Repeat every line of the data verbatim.

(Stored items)
BEGIN

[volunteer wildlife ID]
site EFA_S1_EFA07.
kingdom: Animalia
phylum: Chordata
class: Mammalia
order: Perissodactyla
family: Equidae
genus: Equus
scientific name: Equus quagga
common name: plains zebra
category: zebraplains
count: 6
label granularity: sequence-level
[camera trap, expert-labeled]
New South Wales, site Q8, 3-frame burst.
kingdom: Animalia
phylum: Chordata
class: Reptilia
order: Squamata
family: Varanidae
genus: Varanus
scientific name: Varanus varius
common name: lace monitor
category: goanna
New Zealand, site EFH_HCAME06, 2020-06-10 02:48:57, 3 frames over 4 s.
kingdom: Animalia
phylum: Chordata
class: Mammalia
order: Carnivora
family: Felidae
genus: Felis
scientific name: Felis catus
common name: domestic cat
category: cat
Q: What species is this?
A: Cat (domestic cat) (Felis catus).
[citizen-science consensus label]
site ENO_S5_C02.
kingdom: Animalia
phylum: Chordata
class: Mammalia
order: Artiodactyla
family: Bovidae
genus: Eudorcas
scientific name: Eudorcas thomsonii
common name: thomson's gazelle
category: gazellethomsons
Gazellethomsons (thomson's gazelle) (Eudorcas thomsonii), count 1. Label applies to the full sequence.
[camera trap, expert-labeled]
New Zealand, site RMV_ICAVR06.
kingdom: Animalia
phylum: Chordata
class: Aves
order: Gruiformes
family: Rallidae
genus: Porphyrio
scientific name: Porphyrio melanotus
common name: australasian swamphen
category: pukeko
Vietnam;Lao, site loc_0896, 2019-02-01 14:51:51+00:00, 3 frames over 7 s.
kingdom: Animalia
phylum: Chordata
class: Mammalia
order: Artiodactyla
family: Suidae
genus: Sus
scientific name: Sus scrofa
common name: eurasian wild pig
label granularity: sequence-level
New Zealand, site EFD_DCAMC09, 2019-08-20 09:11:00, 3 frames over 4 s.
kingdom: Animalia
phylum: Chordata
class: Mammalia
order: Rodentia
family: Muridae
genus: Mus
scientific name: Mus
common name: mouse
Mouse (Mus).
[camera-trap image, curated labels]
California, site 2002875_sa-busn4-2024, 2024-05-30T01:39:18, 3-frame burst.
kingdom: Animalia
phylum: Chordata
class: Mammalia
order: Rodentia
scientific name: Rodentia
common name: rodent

END

(Exercise output)
[volunteer wildlife ID]
site EFA_S1_EFA07.
kingdom: Animalia
phylum: Chordata
class: Mammalia
order: Perissodactyla
family: Equidae
genus: Equus
scientific name: Equus quagga
common name: plains zebra
category: zebraplains
count: 6
label granularity: sequence-level
[camera trap, expert-labeled]
New South Wales, site Q8, 3-frame burst.
kingdom: Animalia
phylum: Chordata
class: Reptilia
order: Squamata
family: Varanidae
genus: Varanus
scientific name: Varanus varius
common name: lace monitor
category: goanna
New Zealand, site EFH_HCAME06, 2020-06-10 02:48:57, 3 frames over 4 s.
kingdom: Animalia
phylum: Chordata
class: Mammalia
order: Carnivora
family: Felidae
genus: Felis
scientific name: Felis catus
common name: domestic cat
category: cat
Q: What species is this?
A: Cat (domestic cat) (Felis catus).
[citizen-science consensus label]
site ENO_S5_C02.
kingdom: Animalia
phylum: Chordata
class: Mammalia
order: Artiodactyla
family: Bovidae
genus: Eudorcas
scientific name: Eudorcas thomsonii
common name: thomson's gazelle
category: gazellethomsons
Gazellethomsons (thomson's gazelle) (Eudorcas thomsonii), count 1. Label applies to the full sequence.
[camera trap, expert-labeled]
New Zealand, site RMV_ICAVR06.
kingdom: Animalia
phylum: Chordata
class: Aves
order: Gruiformes
family: Rallidae
genus: Porphyrio
scientific name: Porphyrio melanotus
common name: australasian swamphen
category: pukeko
Vietnam;Lao, site loc_0896, 2019-02-01 14:51:51+00:00, 3 frames over 7 s.
kingdom: Animalia
phylum: Chordata
class: Mammalia
order: Artiodactyla
family: Suidae
genus: Sus
scientific name: Sus scrofa
common name: eurasian wild pig
label granularity: sequence-level
New Zealand, site EFD_DCAMC09, 2019-08-20 09:11:00, 3 frames over 4 s.
kingdom: Animalia
phylum: Chordata
class: Mammalia
order: Rodentia
family: Muridae
genus: Mus
scientific name: Mus
common name: mouse
Mouse (Mus).
[camera-trap image, curated labels]
California, site 2002875_sa-busn4-2024, 2024-05-30T01:39:18, 3-frame burst.
kingdom: Animalia
phylum: Chordata
class: Mammalia
order: Rodentia
scientific name: Rodentia
common name: rodent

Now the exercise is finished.